Le prime hanno registrato un’ulteriore batosta ai danni della Sinistra ed in particolare del PD, ormai in caduta libera, che ha perso la presidenza anche nel Lazio (oltre che, di nuovo, in Lombardia) ma che ancora persevera, diabolicamente, ad esibire un segretario di Partito come Enrico Letta, uno dei leader politici più inadeguati di sempre. Lo ricordiamo nelle ultime elezioni nazionali giaculare lo slogan elettorale: “Se non votate per me la democrazia è in pericolo”; e dopo il tracollo finale, intervistato da Fabio Fazio a “Che tempo che fa”, affermare con tempi comici straordinari: “abbiamo avuto dagli Italiani il mandato di stare all’opposizione”. E, tenacemente, ancora oggi non si lesinano le boutade: “Siamo il primo partito d’opposizione” è il commento lettiano, riferito da un TG della Rai. Tra gli intrattenitori televisivi ci sembra che soltanto Maurizio Crozza abbia colto appieno le ineffabili potenzialità comiche di Enrico Letta e le abbia sfruttate da par suo nello spettacolo settimanale sulla Nove, “Fratelli di Crozza”.

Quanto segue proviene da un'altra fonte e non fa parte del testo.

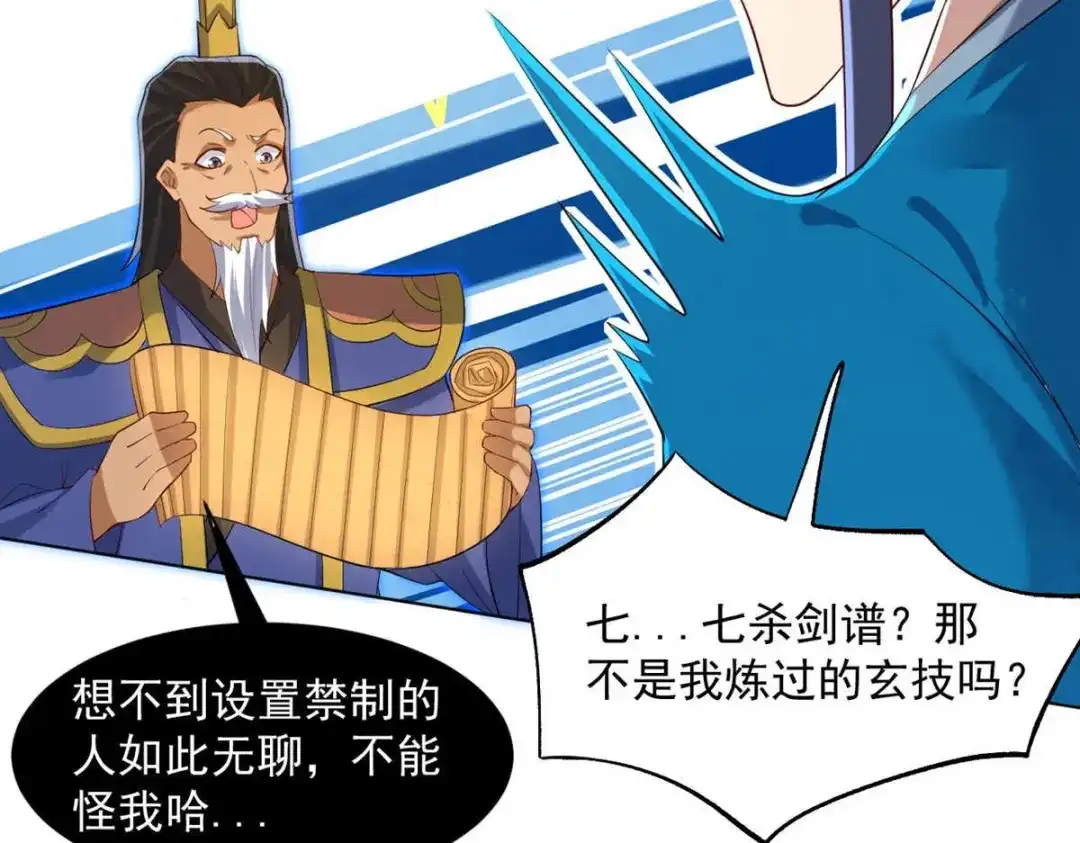 《一等家丁》第295话 第64页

E veniamo al più coinvolgente (a detta dei numeri) Festival di Sanremo. Una macchina straordinariamente complessa, congegnata e condotta da eccellenti professionisti dello spettacolo, ha filantropicamente regalato ai telespettatori una settimana luccicante e gaudiosa, proiettandoli in un mondo di sogno, appena scalfito dalle cacofonie della maggior parte dei giovani cantanti in gara (ma in tempi di fluidità e di non binarismo, anche l’ugola può reclamare il diritto di identificarsi con un naso costipato, se crede). E neanche ha pesato più di tanto quella trasgressività da gabbia delle scimmie esibita da qualche illustre ospite (che anche la cosiddetta trasgressione sia ben irreggimentata lo sa bene l’incauto Enrico Montesano recentemente espulso dal notissimo spettacolo serale di Milly Carlucci); né i soporiferi predicozzi un tantino sentimentali delle fascinose ospiti di turno; oppure il discorso guerrafondaio, vagamente sopra le righe del Presidente ucraino Zelensky, letto con partecipata compunzione dall’ottimo Amadeus. Non poteva mancare, e non è mancato, il versatile pimento à la page del razzismo ecumenicamente ammannito, malcelando una discreta forma mentis induttiva e inquisitoria che gli arcinoti Hitler e Lenin avrebbero di certo saputo apprezzare.
Come non ricordare, infine, il momento topico in cui Roberto Benigni ha esaltato la nostra Costituzione sotto gli occhi a dir poco compiaciuti del Presidente della Repubblica, definendola, con appena un pizzico di campanilismo e di intraprendenza mitopoietica, la più bella del mondo. Insomma possiamo dire che anche questa volta il Festival di Sanremo non ci ha deluso e che, come ogni anno, puntualmente, ha assolto egregiamente il proprio ufficio, effondendo nelle nostre menti e nei nostri cuori il soffio palingenetico di una meravigliosa, caleidoscopica illusione.